EXCERPT TO READ below:
If you just want the R code to delete some tweets based on age and likes, here it is (noting that it is based on Chris Albon’s Python script). In this post, I go over a bit of code about what I thought was an interesting problem: given a list of tweets, how can we identify and group threads?

Below, I plot all my tweets over time (x-axis) by the number of “likes” (y-axis) and I highlight in red tweets that are threaded together. Ignore the boxes for now.

Pulling the data using rtweet, you end up with a dataframe that looks something like this (only with many many more rows and columns):

> before_df %>% select(status_id, created_at, screen_name, text, reply_to_status_id)
End of EXCERPT TO READ.
— TASK DIRECTIONS —
Revise the excerpt on identifying tweet threads, starting at "If you just" and ending at "boxes for now.", so that "posts" replaces "tweets".
DATA LISTING below:
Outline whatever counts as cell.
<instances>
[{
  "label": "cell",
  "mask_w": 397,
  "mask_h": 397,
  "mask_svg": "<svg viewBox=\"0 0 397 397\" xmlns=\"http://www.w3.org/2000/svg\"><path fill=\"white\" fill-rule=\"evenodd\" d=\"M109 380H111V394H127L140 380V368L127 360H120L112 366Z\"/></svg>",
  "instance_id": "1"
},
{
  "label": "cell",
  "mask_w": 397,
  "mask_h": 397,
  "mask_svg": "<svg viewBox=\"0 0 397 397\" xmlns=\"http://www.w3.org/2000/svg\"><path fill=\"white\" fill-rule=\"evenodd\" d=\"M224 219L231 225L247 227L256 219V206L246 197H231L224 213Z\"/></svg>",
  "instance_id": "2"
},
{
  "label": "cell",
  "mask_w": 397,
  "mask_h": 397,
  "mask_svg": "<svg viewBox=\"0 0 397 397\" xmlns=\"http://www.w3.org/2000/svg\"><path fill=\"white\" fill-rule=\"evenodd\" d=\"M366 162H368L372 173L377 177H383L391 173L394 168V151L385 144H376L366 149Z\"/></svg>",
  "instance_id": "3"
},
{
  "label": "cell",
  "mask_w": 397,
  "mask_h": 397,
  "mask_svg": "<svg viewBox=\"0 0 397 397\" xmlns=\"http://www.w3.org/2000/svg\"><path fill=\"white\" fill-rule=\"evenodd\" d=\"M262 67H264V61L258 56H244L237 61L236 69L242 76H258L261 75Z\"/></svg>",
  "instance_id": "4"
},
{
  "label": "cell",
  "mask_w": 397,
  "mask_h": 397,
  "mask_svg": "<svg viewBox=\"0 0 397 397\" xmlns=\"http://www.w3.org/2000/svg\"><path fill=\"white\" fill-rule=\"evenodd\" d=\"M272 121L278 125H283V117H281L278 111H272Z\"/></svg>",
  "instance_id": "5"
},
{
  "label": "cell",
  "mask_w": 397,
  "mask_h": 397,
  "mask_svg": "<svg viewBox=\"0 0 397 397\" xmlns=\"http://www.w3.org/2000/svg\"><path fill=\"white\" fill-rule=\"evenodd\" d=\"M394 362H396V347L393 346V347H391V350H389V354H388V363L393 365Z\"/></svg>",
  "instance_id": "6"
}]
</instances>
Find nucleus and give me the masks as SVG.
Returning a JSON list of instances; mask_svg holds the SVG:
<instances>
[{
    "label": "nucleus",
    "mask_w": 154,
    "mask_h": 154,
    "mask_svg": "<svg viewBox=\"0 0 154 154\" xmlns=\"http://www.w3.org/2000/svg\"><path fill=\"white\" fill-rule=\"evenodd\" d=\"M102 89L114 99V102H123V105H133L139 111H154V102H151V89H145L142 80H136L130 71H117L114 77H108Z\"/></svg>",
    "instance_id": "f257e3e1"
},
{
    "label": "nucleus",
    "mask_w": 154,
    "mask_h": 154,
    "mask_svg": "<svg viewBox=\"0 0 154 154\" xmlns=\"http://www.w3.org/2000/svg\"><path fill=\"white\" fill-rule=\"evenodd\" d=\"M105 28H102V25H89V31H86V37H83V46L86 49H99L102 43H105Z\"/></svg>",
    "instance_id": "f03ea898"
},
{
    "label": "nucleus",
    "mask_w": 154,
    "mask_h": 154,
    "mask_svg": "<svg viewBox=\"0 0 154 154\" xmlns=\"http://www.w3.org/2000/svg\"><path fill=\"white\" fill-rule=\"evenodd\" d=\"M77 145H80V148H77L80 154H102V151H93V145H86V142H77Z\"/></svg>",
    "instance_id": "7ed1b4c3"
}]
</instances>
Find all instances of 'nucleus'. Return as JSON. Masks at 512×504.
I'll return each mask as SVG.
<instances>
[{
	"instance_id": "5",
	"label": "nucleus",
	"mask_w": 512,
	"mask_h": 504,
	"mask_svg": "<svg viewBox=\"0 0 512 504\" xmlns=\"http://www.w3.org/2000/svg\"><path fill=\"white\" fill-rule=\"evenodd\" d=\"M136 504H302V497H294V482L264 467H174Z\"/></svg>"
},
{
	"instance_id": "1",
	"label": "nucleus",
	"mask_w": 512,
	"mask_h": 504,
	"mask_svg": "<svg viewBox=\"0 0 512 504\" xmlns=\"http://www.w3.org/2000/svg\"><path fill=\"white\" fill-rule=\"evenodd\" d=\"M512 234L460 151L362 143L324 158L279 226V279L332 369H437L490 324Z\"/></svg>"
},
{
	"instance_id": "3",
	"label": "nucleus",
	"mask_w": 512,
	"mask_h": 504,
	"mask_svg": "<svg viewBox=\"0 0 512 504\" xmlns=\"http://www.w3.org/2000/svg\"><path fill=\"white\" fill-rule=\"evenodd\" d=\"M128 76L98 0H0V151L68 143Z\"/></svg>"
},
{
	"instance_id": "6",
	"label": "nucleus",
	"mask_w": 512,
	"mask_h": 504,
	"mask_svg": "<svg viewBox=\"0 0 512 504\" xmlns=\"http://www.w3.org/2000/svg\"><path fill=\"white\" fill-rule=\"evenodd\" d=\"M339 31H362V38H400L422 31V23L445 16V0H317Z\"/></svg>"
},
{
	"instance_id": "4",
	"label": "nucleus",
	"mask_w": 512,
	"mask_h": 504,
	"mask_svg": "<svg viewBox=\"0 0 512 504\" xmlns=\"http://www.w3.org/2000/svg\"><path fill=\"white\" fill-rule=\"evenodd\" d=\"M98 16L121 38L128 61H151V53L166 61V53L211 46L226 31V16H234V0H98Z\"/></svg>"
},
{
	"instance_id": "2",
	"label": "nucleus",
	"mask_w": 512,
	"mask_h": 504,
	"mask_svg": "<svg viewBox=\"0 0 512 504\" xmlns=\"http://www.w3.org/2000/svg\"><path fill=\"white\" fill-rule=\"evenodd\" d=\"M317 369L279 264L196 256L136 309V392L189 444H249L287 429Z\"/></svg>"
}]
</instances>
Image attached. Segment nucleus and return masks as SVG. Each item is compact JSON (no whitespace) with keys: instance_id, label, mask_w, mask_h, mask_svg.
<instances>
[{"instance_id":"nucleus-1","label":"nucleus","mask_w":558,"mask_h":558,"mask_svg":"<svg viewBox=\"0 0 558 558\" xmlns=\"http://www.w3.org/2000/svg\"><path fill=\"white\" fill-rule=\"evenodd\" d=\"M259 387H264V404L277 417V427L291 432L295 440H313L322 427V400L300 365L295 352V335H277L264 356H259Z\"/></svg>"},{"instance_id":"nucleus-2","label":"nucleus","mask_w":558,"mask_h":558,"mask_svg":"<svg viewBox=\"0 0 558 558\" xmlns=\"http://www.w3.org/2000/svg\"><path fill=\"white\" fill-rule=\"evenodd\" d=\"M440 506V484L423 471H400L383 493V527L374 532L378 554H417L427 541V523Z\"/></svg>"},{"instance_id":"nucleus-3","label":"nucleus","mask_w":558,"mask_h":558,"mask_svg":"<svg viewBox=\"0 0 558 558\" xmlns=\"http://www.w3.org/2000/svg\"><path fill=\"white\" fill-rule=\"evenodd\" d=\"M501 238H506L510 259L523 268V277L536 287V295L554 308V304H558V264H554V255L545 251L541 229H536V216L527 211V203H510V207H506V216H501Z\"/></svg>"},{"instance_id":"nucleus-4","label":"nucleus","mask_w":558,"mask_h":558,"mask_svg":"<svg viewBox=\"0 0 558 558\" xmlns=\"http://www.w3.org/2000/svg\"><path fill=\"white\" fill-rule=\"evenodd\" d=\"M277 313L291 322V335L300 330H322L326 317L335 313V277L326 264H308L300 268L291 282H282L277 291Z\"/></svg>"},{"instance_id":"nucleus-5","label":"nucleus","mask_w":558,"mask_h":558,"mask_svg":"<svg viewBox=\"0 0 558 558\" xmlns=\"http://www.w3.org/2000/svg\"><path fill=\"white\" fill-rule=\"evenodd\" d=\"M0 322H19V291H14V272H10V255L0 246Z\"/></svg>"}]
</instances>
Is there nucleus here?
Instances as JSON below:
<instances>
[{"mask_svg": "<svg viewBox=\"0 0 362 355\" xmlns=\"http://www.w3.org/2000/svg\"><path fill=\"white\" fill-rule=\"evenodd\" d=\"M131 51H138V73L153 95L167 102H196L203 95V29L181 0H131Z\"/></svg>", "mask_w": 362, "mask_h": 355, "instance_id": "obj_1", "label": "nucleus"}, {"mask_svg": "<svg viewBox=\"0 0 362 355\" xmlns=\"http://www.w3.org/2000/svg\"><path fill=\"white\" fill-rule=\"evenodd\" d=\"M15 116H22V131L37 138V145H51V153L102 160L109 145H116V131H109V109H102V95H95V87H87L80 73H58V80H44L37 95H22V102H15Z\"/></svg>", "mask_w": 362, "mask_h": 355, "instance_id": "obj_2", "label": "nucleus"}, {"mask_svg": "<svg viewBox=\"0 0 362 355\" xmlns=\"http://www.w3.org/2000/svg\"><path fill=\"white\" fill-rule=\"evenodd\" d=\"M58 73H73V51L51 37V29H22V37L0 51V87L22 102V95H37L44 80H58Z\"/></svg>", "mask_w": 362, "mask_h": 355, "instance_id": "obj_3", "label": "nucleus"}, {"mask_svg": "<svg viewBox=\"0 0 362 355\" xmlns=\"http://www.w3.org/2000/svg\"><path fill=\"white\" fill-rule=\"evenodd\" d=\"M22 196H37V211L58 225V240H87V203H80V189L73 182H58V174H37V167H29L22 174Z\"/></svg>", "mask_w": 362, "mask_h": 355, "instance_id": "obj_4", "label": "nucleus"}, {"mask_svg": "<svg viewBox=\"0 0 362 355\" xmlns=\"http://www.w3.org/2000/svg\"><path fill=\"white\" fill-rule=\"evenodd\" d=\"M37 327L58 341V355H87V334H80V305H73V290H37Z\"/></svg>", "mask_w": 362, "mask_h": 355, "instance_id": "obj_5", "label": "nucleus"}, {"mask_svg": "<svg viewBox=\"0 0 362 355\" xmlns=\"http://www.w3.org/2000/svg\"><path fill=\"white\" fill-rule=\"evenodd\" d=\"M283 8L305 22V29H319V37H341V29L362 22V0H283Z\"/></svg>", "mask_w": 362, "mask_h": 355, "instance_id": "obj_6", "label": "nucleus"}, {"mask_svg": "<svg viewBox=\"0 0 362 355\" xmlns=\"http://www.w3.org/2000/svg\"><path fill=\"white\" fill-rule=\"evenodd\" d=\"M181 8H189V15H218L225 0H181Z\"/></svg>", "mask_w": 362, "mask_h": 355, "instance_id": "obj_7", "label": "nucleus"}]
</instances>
End of DATA LISTING.
— EXERCISE OUTPUT —
If you just want the R code to delete some posts based on age and likes, here it is (noting that it is based on Chris Albon’s Python script). In this post, I go over a bit of code about what I thought was an interesting problem: given a list of posts, how can we identify and group threads?

Below, I plot all my posts over time (x-axis) by the number of “likes” (y-axis) and I highlight in red posts that are threaded together. Ignore the boxes for now.